President George W. Bush arrived on schedule. He gave his speech. He moderated a panel of five people on a makeshift stage in front of a sign that said “Strengthening America’s Economy.” He wove their stories seamlessly into the fabric of his re-election campaign. He engaged in self-deprecating humor that even a detractor might find charming.
But when workers were finally interviewed — these people who made up the bulk of the president’s cheering audience in New York — Bush’s performance turned out to be, if anything, even more impressive.
“No speak English,” said the first worker, smiling apologetically.

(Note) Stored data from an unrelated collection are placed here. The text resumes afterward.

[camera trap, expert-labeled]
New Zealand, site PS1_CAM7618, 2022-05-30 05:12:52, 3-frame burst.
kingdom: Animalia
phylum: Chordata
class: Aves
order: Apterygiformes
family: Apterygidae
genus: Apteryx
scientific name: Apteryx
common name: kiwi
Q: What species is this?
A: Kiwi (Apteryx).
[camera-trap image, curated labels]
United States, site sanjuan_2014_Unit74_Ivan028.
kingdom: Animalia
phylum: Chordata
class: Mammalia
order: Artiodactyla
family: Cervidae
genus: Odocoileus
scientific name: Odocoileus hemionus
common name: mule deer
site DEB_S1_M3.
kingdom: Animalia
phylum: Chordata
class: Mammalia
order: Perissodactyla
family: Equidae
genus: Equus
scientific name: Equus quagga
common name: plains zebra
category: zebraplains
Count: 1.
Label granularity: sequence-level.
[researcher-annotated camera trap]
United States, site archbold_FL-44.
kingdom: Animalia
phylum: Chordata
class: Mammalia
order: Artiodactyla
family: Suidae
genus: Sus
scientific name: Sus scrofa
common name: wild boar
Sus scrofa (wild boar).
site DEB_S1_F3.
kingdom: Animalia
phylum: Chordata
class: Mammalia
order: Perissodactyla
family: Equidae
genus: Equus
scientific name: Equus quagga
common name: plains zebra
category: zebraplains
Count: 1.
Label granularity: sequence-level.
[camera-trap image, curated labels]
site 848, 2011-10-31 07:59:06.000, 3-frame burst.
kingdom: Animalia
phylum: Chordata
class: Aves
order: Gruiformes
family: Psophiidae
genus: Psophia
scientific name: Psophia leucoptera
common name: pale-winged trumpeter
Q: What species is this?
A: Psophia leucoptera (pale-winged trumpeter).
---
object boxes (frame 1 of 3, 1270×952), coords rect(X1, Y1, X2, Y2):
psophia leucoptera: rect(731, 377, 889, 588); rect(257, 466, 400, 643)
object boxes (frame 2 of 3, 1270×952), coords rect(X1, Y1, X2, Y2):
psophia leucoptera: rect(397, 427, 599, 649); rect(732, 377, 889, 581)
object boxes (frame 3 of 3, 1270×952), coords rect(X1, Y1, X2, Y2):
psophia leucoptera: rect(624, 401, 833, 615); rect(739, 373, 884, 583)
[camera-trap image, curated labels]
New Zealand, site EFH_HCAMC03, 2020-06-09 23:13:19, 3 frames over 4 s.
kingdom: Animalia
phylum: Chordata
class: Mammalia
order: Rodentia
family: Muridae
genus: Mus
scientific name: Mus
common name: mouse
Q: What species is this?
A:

“No speak English,” said the second, third, fourth, fifth and sixth workers way-laid in the crowd.
But you think the tax cuts should be made permanent, as he says?
“Sorry, no English,” said another.
It is possible that President Bush could have drawn a crowd of several hundred at lunchtime on the streets of Bay Shore to cheer his economic policies, which can be summed up in two words: tax cuts.
But if that crowd is ready-made — the work force of a small auto parts factory whose owner has received tax breaks from the Republican-run state and town governments, and who employs large numbers of non-English speaking immigrants happy to work for $6 to $9 an hour with few benefits — why bother?
“I understand him a little bit English,” said Nubia Guzman, a packer who said she earns $7.50 an hour after four years on a job that Bush had described in his speech as evidence of the success of his tax cutting economic policies. She has no health coverage.
What did you like about him? she was asked.
“He nice,” she said.
… What would you like to do with your life?, a shipping clerk at U.S.A. Industries named Wil Romero was asked. He is 26 years old. He thought for a moment.
“I would like to be an American citizen,” he said.
I don’t even think that I need to comment on this, do I?